Source data:
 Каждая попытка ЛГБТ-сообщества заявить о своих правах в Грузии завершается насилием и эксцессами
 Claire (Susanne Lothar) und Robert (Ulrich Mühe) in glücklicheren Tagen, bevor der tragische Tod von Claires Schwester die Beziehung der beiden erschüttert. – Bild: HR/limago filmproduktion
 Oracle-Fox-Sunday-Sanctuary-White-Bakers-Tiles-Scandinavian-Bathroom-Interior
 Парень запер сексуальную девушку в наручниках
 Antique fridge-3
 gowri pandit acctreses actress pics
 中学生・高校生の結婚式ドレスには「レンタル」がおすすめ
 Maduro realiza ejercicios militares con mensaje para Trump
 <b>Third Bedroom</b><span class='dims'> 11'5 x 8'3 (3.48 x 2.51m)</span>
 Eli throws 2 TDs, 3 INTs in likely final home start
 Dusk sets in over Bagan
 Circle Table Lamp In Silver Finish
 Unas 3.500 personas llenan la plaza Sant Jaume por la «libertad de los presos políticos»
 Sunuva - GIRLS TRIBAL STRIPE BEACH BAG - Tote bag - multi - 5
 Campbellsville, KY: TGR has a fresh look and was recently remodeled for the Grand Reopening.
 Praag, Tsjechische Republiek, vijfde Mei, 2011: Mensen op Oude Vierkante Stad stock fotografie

§ Assigned task
Give the data again, exactly as written.

§ Completed task
 Каждая попытка ЛГБТ-сообщества заявить о своих правах в Грузии завершается насилием и эксцессами
 Claire (Susanne Lothar) und Robert (Ulrich Mühe) in glücklicheren Tagen, bevor der tragische Tod von Claires Schwester die Beziehung der beiden erschüttert. – Bild: HR/limago filmproduktion
 Oracle-Fox-Sunday-Sanctuary-White-Bakers-Tiles-Scandinavian-Bathroom-Interior
 Парень запер сексуальную девушку в наручниках
 Antique fridge-3
 gowri pandit acctreses actress pics
 中学生・高校生の結婚式ドレスには「レンタル」がおすすめ
 Maduro realiza ejercicios militares con mensaje para Trump
 <b>Third Bedroom</b><span class='dims'> 11'5 x 8'3 (3.48 x 2.51m)</span>
 Eli throws 2 TDs, 3 INTs in likely final home start
 Dusk sets in over Bagan
 Circle Table Lamp In Silver Finish
 Unas 3.500 personas llenan la plaza Sant Jaume por la «libertad de los presos políticos»
 Sunuva - GIRLS TRIBAL STRIPE BEACH BAG - Tote bag - multi - 5
 Campbellsville, KY: TGR has a fresh look and was recently remodeled for the Grand Reopening.
 Praag, Tsjechische Republiek, vijfde Mei, 2011: Mensen op Oude Vierkante Stad stock fotografie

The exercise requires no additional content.